SANTANDER.- The Fundación Botín has culminated the open international selection process that we entrusted at the beginning of the year to the firm of Liz Amos Associates, specialists in this kind of talent search in the art world. Bárbara Rodríguez Muñoz, born in Madrid, thus joins the Centro Botín team as Director of Exhibitions and the Collection after living in London for 13 years.
The new director, whose is due to take up her post in mid-September, will be part of the Centro Botín team led by executive director Fátima Sánchez. Her role will include developing and implementing the Fundación Botín Visual Arts Programme in association with the Visual Arts Advisory Committee and in line with the mission and purpose of the Cantabrian institution, which will involve putting into effect proposals from the Advisory Committee with a view to developing an ambitious and attractive exhibition programme of international quality, working closely with the director of the Visual Arts Department, Begoña Guerrica-Echevarría, and the rest of the team at the Centro Botín.

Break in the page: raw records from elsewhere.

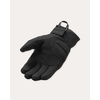 Γάντια Revit Tana H2O Black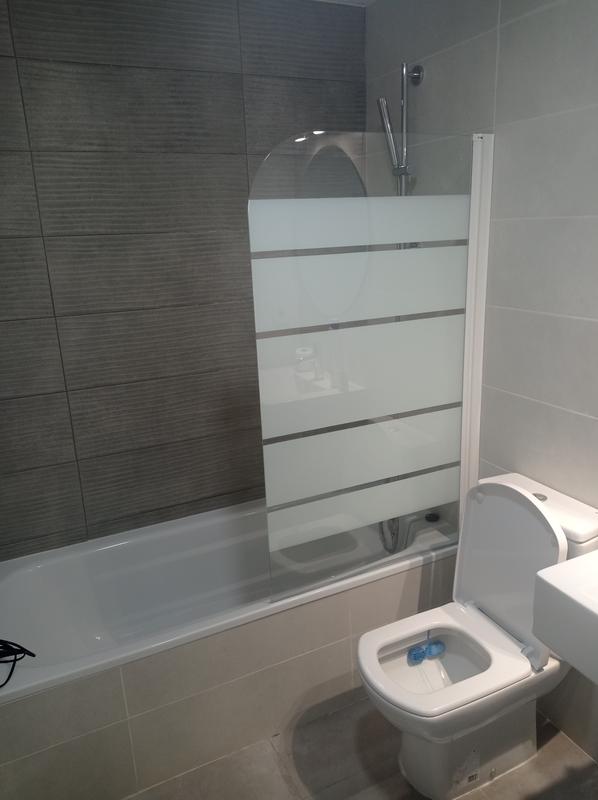 Abrir modal de revisión 1 de 2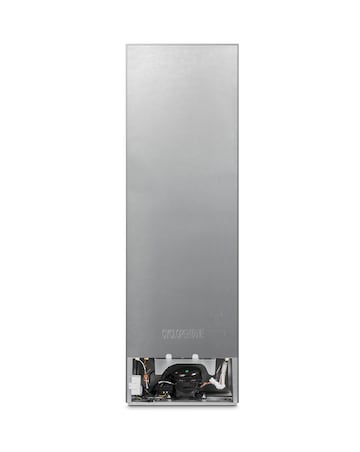 Hisense RB327N4BWE 50/50 Frost Free Fridge Freezer - E Rated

She will also be responsible for managing the Fundación Botín art collection and will be in charge of curating the different exhibitions presented to her by the Foundation. She will represent the Centro Botín in the visual arts field at the local, national and international levels, while establishing and strengthening relationships with other art centres and museums and also with artists, curators, collectors and galleries.
A return to her roots
Bárbara Rodríguez Muñoz has a Master in Curating Contemporary Art from the Royal College of Art, London (2011), for which she was awarded an Exhibition Curating and Museum Management Grant by the Fundación Botín. Her long-standing relationship with the Cantabrian institution also includes being a member of the advisory panel for the Botín Visual Arts Grants 2017 and writing the catalogue essay for Itinerarios XXIV.
Over the course of her career she has worked with such leading institutions as the South London Gallery, the Freud Museum, the Royal Opera House in London, La Casa Encendida, Gropius Bau and MAAS Sydney, as well as working closely with both mid-career and established contemporary artists, such as including Imogen Stidworthy, Oreet Ashery, Dora García, Ingela Ihrman, Johana Hedva, Eduardo Navarro and Patricia Domínguez.
Over the last seven years, she has been curator at Wellcome Collection, London, where she has developed a programme anchored in the institutions historical and modern collections. Her major exhibitions include Jo Spence & Oreet Ashery: Misbehaving Bodies, for which Ashery was nominated for the Turner Prize in 2020. She is currently curating Rooted Beings (Un encuentro vegetal), a collaboration between Wellcome Collection and La Casa Encendida, in partnership with the Delfina Foundation. This reimagining of our relationship with the vegetal world is at La Casa Encendida until 19 September and at Wellcome Collection from February 2022.
Wellcome Collection is a free museum and library in London which explores health and being human, making connections between science, medicine, life and art. Its unique position within Britains cultural ecosystem, similar to that of the Centro Botín, in being part of a larger charitable foundation, Wellcome, which supports research into life, health and wellbeing.
Bárbara Rodríguez Muñozs deep commitment to supporting contemporary artists and reactivating museum collections for all publics is underpinned by robust research into current social issues that inform artistic practices such as health, ecology and access. She recently edited HEALTH, the latest in the much praised series Documents of Contemporary Art, published jointly by the MIT Press and the Whitechapel Gallery, and has written for Art Agenda, Afterall, Concreta, the Gwangju Biennale, Les Laboratoires dAubervilliers, Marg and Mousse Publishing. She has also lectured at Goldsmiths, the London College of Communication and Central St Martins.